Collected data
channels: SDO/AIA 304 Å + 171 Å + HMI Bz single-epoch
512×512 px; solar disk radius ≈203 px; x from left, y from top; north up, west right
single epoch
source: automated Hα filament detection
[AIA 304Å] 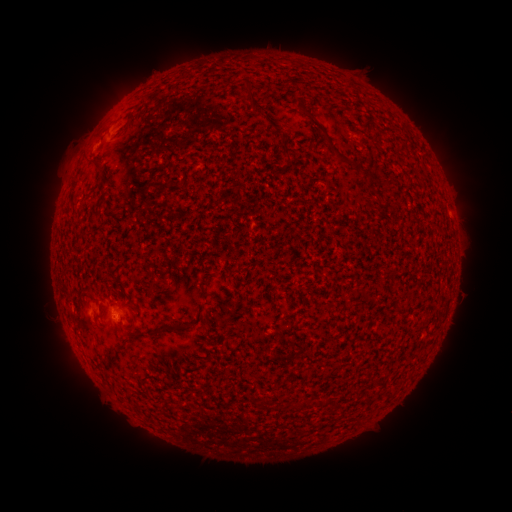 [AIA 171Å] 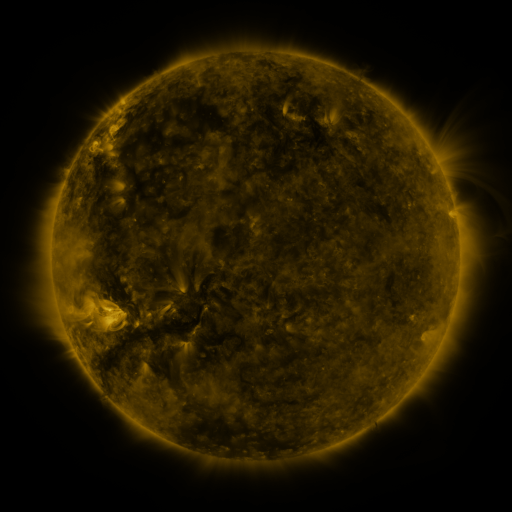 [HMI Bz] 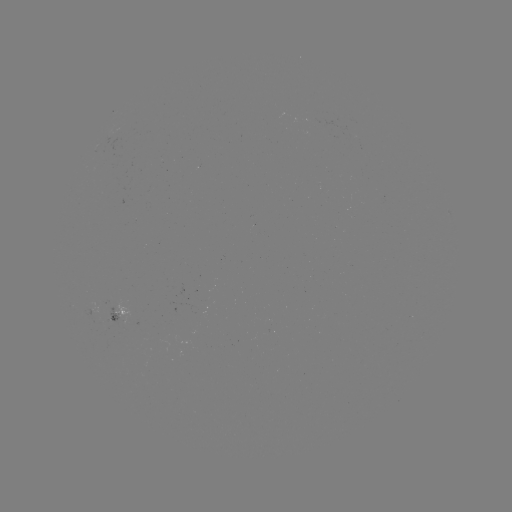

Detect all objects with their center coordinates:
filament: (250, 85)
filament: (256, 107)
filament: (337, 152)
filament: (109, 286)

Work to do
Pick out every line above that contains the word "filament" and copy each one.

Solved problem
source: automated Hα filament detection
filament: (250, 85)
filament: (256, 107)
filament: (337, 152)
filament: (109, 286)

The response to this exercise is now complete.